## Records contained in a dataset
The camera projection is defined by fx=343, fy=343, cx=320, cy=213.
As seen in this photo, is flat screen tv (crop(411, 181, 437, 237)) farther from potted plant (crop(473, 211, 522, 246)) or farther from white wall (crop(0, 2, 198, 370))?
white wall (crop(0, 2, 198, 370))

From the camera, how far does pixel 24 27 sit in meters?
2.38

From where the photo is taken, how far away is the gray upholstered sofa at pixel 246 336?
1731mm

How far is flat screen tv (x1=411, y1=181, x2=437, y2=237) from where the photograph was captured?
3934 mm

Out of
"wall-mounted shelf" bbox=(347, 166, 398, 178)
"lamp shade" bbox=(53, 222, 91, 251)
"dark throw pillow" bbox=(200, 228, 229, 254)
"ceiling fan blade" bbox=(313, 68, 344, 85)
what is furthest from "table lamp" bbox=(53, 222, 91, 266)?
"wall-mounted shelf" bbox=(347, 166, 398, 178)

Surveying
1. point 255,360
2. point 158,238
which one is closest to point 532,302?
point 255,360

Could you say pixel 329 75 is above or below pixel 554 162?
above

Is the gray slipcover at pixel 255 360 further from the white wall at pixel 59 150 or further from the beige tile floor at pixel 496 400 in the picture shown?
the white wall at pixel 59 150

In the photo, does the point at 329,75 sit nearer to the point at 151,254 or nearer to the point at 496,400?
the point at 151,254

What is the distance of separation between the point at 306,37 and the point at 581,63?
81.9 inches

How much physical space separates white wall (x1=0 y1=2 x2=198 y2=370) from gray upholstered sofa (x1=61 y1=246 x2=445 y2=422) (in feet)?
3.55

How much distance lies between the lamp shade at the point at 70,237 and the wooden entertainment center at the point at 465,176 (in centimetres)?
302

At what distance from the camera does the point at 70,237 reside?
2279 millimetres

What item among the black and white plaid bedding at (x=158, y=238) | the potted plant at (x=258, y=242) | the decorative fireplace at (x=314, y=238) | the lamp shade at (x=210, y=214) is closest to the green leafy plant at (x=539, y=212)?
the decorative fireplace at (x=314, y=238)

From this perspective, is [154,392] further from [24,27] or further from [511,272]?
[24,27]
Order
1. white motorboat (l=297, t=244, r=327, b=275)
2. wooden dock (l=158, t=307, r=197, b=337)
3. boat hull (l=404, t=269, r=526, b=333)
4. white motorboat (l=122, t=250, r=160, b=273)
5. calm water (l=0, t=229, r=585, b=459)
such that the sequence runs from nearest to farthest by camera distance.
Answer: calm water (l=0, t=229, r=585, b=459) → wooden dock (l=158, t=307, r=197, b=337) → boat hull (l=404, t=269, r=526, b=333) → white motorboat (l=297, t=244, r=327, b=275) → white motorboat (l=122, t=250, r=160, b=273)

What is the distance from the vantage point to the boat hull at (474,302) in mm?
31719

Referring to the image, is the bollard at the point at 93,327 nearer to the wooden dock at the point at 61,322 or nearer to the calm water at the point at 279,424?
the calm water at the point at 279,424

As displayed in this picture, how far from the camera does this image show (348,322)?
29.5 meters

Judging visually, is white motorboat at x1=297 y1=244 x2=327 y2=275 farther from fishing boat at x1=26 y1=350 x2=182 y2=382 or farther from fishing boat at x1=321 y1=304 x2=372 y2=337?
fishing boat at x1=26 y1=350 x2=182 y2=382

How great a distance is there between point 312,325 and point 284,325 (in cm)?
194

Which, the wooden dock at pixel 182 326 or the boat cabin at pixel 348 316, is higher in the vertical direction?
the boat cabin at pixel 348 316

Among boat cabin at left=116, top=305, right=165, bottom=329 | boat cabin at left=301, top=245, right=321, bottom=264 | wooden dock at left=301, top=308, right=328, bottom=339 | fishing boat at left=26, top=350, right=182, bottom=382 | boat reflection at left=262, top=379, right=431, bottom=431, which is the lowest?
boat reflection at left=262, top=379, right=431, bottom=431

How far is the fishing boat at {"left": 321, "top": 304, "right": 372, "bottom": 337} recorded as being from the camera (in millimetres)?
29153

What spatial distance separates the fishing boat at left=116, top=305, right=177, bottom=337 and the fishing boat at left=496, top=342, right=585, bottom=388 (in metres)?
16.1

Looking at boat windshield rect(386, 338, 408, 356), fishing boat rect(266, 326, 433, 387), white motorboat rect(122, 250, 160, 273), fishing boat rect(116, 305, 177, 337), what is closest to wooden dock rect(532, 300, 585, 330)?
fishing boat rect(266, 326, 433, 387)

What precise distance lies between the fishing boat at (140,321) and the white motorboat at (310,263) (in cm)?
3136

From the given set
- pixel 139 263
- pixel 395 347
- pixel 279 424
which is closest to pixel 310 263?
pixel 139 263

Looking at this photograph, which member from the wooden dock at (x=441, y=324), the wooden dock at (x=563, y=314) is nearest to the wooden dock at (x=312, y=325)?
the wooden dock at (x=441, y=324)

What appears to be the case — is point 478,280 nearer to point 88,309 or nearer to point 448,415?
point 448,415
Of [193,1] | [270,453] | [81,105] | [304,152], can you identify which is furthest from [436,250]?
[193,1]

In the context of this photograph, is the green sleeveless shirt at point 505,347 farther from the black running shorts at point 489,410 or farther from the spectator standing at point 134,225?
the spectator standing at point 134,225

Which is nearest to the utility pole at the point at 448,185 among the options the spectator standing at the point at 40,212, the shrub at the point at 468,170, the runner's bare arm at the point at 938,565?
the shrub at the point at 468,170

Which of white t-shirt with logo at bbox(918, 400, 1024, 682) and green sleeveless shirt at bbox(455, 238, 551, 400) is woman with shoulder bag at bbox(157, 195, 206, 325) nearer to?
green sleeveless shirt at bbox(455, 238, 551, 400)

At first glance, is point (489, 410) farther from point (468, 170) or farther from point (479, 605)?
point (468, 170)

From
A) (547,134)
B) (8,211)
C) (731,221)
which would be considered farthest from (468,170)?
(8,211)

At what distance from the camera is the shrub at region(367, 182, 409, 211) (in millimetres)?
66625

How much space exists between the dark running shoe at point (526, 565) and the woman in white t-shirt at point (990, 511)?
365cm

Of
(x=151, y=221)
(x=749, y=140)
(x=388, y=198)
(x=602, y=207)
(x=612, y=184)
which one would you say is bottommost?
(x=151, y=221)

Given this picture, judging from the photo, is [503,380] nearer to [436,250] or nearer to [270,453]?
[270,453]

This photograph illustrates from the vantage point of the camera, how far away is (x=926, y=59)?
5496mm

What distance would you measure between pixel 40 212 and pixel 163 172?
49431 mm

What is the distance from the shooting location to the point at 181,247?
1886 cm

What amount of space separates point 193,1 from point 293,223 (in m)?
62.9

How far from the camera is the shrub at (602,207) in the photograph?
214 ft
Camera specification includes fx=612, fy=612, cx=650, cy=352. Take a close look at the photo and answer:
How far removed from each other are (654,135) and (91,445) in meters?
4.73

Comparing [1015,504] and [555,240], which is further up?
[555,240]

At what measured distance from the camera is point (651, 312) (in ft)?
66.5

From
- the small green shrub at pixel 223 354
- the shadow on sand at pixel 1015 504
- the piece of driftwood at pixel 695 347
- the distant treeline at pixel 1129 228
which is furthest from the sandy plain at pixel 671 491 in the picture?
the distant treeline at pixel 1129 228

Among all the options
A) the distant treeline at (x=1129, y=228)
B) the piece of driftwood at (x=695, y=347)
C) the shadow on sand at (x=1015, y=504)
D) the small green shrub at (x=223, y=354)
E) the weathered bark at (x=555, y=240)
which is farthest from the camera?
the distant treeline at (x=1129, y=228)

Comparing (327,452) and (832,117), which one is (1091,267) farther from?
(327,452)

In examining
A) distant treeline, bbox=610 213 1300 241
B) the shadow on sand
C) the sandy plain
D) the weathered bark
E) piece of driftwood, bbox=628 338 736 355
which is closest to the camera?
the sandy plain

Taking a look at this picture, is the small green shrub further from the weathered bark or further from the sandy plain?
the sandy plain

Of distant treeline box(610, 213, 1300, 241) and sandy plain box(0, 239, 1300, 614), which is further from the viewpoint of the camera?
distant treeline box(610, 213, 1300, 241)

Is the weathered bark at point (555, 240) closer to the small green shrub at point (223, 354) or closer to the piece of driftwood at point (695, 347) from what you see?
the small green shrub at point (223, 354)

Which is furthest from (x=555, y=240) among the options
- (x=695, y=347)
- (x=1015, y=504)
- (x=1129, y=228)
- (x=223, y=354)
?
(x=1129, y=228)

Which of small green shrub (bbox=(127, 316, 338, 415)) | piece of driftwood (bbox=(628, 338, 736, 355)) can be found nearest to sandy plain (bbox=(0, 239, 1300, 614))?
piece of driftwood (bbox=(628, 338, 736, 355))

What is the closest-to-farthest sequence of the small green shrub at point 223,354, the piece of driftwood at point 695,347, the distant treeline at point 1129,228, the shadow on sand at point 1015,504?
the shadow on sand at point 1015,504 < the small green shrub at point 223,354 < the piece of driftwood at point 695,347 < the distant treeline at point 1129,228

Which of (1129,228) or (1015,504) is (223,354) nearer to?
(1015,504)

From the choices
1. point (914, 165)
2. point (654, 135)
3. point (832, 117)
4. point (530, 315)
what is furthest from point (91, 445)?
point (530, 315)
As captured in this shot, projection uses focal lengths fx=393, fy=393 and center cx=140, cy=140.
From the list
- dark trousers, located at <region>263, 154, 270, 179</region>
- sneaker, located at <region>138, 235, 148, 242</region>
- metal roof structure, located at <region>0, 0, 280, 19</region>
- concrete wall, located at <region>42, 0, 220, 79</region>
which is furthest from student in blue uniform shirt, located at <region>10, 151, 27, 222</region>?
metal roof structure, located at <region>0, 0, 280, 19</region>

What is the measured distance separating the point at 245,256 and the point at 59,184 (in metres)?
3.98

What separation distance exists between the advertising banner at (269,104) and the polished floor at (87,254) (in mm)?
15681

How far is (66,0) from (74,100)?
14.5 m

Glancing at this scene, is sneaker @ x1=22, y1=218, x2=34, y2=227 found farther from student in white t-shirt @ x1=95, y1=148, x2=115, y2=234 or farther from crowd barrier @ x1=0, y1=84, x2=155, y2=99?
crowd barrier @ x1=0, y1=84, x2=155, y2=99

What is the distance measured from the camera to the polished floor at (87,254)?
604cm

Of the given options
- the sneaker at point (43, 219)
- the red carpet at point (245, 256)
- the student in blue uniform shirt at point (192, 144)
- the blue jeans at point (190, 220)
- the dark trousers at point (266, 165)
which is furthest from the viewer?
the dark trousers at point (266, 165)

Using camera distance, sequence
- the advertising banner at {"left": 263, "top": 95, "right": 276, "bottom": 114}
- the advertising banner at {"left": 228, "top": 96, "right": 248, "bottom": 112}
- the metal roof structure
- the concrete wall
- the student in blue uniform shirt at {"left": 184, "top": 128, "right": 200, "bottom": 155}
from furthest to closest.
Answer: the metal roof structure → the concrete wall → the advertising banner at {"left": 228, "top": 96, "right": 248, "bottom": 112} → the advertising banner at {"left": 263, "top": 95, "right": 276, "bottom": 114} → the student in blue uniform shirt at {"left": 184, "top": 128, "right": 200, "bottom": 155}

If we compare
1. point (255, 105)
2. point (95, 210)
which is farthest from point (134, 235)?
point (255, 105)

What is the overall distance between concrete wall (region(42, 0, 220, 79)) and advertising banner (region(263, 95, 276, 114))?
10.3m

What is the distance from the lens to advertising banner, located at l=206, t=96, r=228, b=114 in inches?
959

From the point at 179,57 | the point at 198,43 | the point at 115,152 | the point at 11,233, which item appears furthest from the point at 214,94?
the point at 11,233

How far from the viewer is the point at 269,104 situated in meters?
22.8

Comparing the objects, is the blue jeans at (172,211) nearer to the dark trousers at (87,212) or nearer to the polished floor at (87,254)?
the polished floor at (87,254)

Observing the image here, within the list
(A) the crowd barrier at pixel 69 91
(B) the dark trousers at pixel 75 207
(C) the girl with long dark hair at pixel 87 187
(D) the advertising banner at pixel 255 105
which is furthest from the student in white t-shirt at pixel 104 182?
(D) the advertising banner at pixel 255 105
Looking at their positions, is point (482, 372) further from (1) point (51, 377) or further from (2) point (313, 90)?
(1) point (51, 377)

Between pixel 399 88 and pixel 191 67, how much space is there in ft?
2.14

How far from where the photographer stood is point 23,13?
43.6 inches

## Set task
Copy out every line of the records, unchanged, from the line containing "Referring to the" down to the line containing "29.5 meters", including both of those lines.

## Reply
Referring to the image, is the bollard at the point at 93,327 nearer to the wooden dock at the point at 61,322 or nearer to the calm water at the point at 279,424?
the calm water at the point at 279,424

As displayed in this picture, how far from the camera does this image show (348,322)?
29.5 meters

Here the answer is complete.